This exercise calls for retyping every line below exactly, with the images omitted.

Collected data:

———

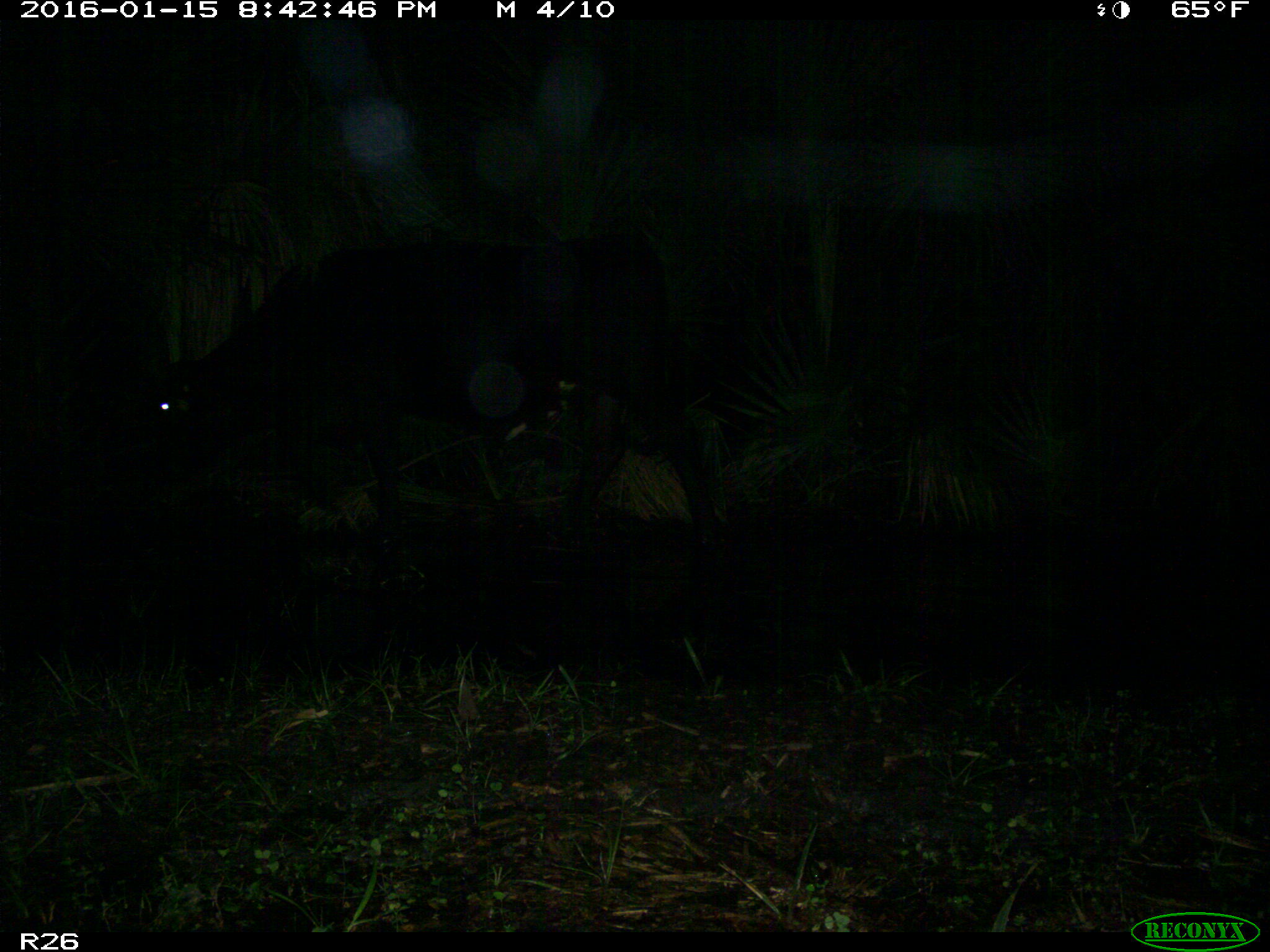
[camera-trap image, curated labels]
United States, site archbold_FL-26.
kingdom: Animalia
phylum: Chordata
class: Mammalia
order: Artiodactyla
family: Bovidae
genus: Bos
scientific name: Bos taurus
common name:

———

TASK OUTPUT.
[camera-trap image, curated labels]
United States, site archbold_FL-26.
kingdom: Animalia
phylum: Chordata
class: Mammalia
order: Artiodactyla
family: Bovidae
genus: Bos
scientific name: Bos taurus
common name:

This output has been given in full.